SurveyForge: On the Outline Heuristics, Memory-Driven Generation, and Multi-dimensional Evaluation for Automated Survey Writing
Xiangchao Yan, Shiyang Feng, Jiakang Yuan, Renqiu Xia, Bin Wang, Bo Zhang, Lei Bai
2025-03-11
Summary
This paper talks about SurveyForge, an AI tool that writes academic summary papers by learning from human examples and checking its work against real standards to make them as good as human-written ones.
What's the problem?
AI-generated summary papers often have messy structures and wrong references, making them less reliable than those written by humans.
What's the solution?
SurveyForge first studies how humans organize papers, then writes drafts using trusted sources and refines them, while a special test (SurveyBench) checks quality in three key areas to ensure accuracy.
Why it matters?
This helps researchers save time writing summaries of existing studies while keeping them organized and trustworthy, making it easier to learn about new topics quickly.
Abstract
Survey paper plays a crucial role in scientific research, especially given the rapid growth of research publications.
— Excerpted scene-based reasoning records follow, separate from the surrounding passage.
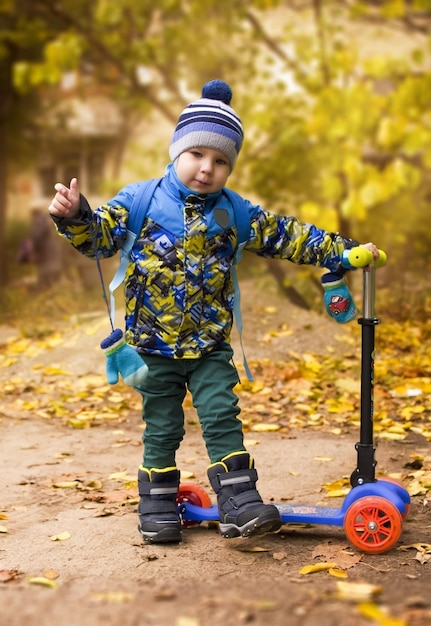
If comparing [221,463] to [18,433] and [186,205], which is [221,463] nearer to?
[186,205]

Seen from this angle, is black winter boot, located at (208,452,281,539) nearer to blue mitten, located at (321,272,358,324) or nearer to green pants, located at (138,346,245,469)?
green pants, located at (138,346,245,469)

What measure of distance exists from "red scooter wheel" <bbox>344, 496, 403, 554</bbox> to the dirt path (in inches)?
1.9

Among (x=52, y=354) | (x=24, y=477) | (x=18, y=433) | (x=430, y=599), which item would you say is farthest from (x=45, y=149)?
(x=430, y=599)

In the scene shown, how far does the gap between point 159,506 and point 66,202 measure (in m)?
1.22

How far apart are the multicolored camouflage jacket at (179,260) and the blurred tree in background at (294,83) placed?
14.9 ft

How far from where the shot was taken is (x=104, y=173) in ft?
49.9

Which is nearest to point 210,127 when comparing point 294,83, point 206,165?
point 206,165

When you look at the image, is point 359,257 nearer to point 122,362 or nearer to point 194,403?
point 194,403

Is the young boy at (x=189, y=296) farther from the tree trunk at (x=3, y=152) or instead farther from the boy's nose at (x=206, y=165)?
the tree trunk at (x=3, y=152)

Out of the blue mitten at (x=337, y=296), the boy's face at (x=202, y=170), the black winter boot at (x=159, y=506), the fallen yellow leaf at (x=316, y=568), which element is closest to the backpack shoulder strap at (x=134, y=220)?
the boy's face at (x=202, y=170)

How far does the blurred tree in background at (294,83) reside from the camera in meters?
8.05

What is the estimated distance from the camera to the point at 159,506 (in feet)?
11.6

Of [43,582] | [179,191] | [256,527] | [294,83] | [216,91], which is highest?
[294,83]

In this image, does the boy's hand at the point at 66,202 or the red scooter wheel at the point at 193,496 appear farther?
the red scooter wheel at the point at 193,496
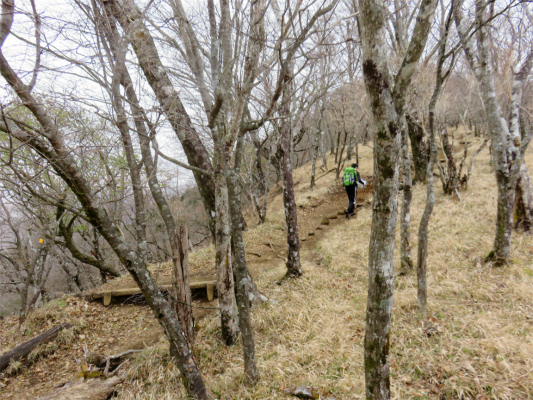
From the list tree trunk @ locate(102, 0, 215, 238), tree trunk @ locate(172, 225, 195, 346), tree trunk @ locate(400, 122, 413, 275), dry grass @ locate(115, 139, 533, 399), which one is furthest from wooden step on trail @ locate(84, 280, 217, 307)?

Recently, researchers have begun using LLMs to automate survey generation for better efficiency. However, the quality gap between LLM-generated surveys and those written by human remains significant, particularly in terms of outline quality and citation accuracy. To close these gaps, we introduce SurveyForge, which first generates the outline by analyzing the logical structure of human-written outlines and referring to the retrieved domain-related articles. Subsequently, leveraging high-quality papers retrieved from memory by our scholar navigation agent, SurveyForge can automatically generate and refine the content of the generated article. Moreover, to achieve a comprehensive evaluation, we construct SurveyBench, which includes 100 human-written survey papers for win-rate comparison and assesses AI-generated survey papers across three dimensions: reference, outline, and content quality. Experiments demonstrate that SurveyForge can outperform previous works such as AutoSurvey.